Sobre a profissão, e comparando o ensino há 30 anos e atualmente, as diferenças, lamenta, são notórias: “Isto não é cultura do Externato, isto é a nova ortodoxia educativa que temos no País e, talvez, na União Europeia”, analisou. Já sobre a passagem pelo Externato da Benedita, onde continua a deslocar-se todas as semanas para dar aulas a uma turma do 12.º ano, a professora de Português releva “as amizades, as memórias muito gratas e o privilégio que foi ter tido condições para trabalhar”. “Dei o melhor de mim profissionalmente a esta escola, mas esta escola também me deu condições e estimulou isso”, frisou, asseverando sentir-se “realizada” pelo trajeto que tem trilhado na instituição.

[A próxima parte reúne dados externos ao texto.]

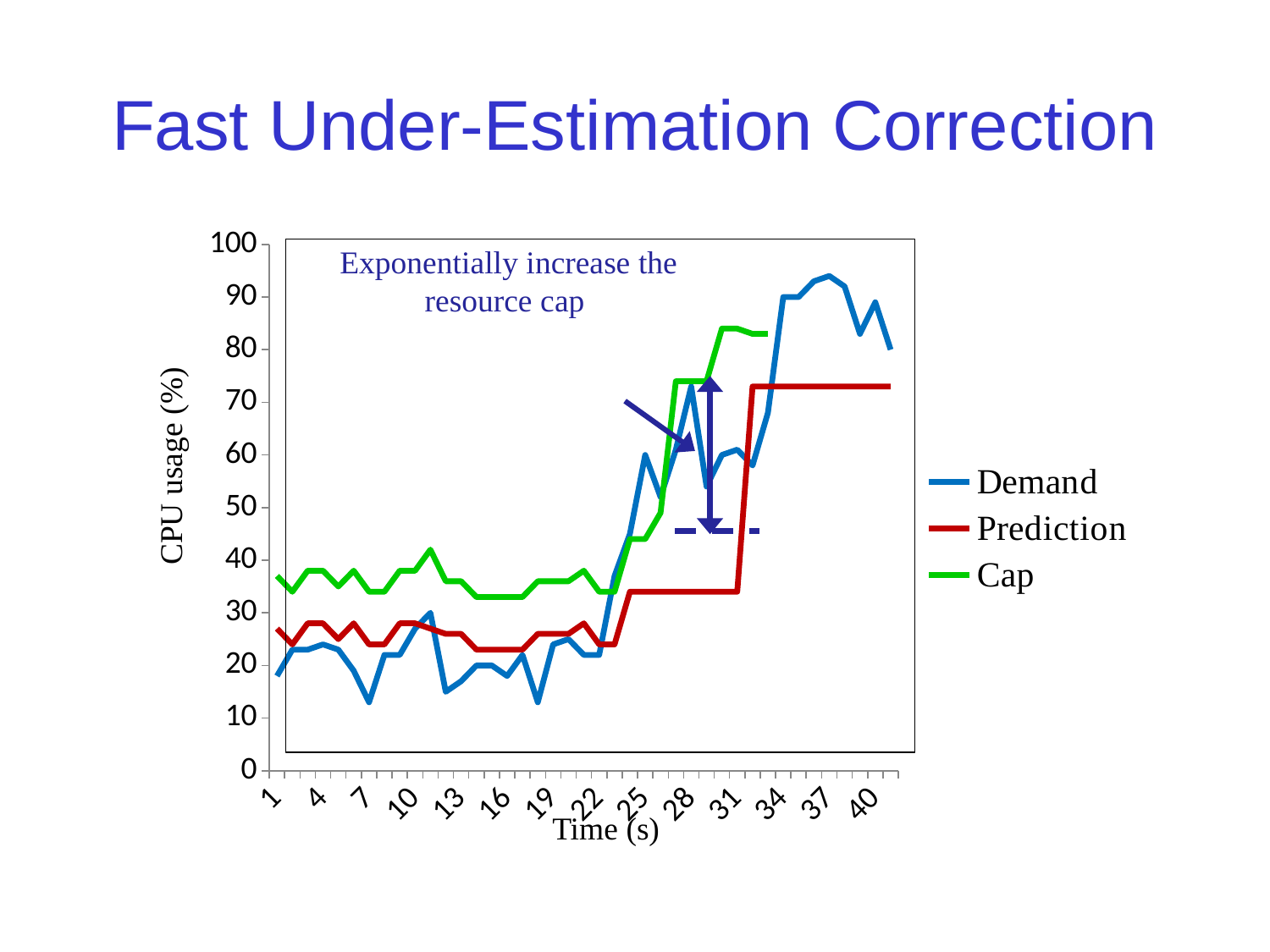
At time 37, which series has the higher value, Demand or Prediction? Demand Is the Demand value at time 7 greater or less than 20? less Is the Cap value at time 16 greater or less than 40? less Is the Demand value at time 37 greater or less than 90? greater What is the label of the y axis? CPU usage (%) What are the three series named in the legend? Demand, Prediction, Cap How many series does the legend list? 3 What kind of chart is shown on the slide? line chart At time 10, which series has the higher value, Cap or Demand? Cap Does the Prediction series rise or fall overall from time 1 to time 40? rise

O Externato da Benedita é uma instituição de grande importância para a história coletiva da freguesia da Benedita. Não só pela formação educativa que transmitiu, mas também pelo pensamento crítico que foi capaz de incutir a milhares e que, não menos vezes, tem permitido à freguesia crescer não só a nível social, como também económico.
E para esse papel tão relevante na comunidade, jamais serão esquecidos os “senhores Malaquias”, as professoras “Maria Soledades” e as alunas “Natálias”.